= Tapan K. Datta =

University professor and researcher

Tapan K. Datta is a Wayne State University civil engineering professor and researcher who highly specializes in transportation engineering and safety. After receiving his early schooling, undergraduate degrees, and field experience in Calcutta, India, he moved to the United States to complete his master's and doctoral degrees. While in Detroit, MI, he worked for and later owned Goodell Grivas, Inc., a structural engineering consulting firm, and became a full-time faculty member at Wayne State University in 1973. His most notable contributions include work on the roof of Cobo Hall, in Detroit, MI, and the steel structural work done on Jacobs Field (now Progressive Field) in Cleveland, OH. Dr. Datta has also claimed to be the inventor of the double-drive thru at fast food establishments. Dr. Datta also founded the Transportation Research Group at Wayne State University; this group is composed of undergraduate and graduate students that complete transportation-related research grant projects for the State of Michigan.

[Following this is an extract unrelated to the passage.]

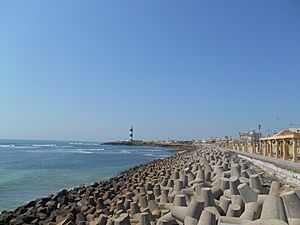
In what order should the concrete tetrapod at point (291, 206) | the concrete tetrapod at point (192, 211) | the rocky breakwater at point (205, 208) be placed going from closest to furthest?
the concrete tetrapod at point (291, 206) → the rocky breakwater at point (205, 208) → the concrete tetrapod at point (192, 211)

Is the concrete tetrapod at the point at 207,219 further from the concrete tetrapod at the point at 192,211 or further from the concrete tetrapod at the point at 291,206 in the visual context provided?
the concrete tetrapod at the point at 291,206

== Early life and education ==
Dr. Tapan Datta grew up in India as the youngest child out of four. His father was an electrical and mechanical engineer in India. He earned his diploma from South Calcutta National School in Calcutta, India, in 1955. In 1957, Dr. Datta graduated from Ramakrishna Mission Vivekananda Centenary College, then under the University of Calcutta, with a general two year math and science degree. He cites his reasoning for pursuing civil engineering, and later transportation engineering instead of mechanical or electrical engineering as, “a want to do something different, so that my father could not oversee me all the time”. Dr. Datta also obtained an Urban Planning degree while studying in India, before applying to the Bengal Engineering College, Shibpur (now named as IIEST, Shibpur), also in Calcutta, India.
In order to gain admittance to the IIEST Shibpur, he had to compete with 40,000 applicants, of whom only 400 were admitted. Dr. Datta was originally disqualified for being, “too lean and thin...and underweight.” For the next four weeks, he did nothing but eat rice and sleep. Right before his next physical, he drank two gallons of water. He made the weight requirement by one pound, and was then admitted to the college to begin his civil engineering studies.

By 1965, Dr. Datta had earned his B.E. in Civil Engineering and a Graduate Diploma in Town & Regional Planning from Bengal Engineering College. He then moved to Detroit to complete his Masters of Science in Civil Engineering from Wayne State University. He earned his Ph.D. in Civil Engineering with a focus in Transportation from Michigan State University in 1973.

== Employment ==
In 1962, after getting his bachelor's degree in math and science from Vivekananda College, Dr. Datta was employed by Kuljin, an American civil engineering company in India. While working for this company, he was faced with a very competitive work environment which fostered in him the feeling that he could do something though his experiences there. Working for Kuljin was also very important in his academic pursuits; in order to be accepted to the prestigious Bengal University's College of Engineering, experience in the field was required among many other rigorous tests. After a few years of working for Kuljin, Dr. Datta applied to Bengal University and was accepted.
After acquiring his degree in Civil Engineering at the Bengal Engineering College of the University of Calcutta, he traveled to Detroit, Michigan, in 1967. While studying for his master's degree at Wayne State University, he worked in the Wayne State mailing room to support himself. He was eventually hired as a part-time professor at Wayne State. Dr. Datta was hired as a full-time faculty member in 1973 by Wayne State.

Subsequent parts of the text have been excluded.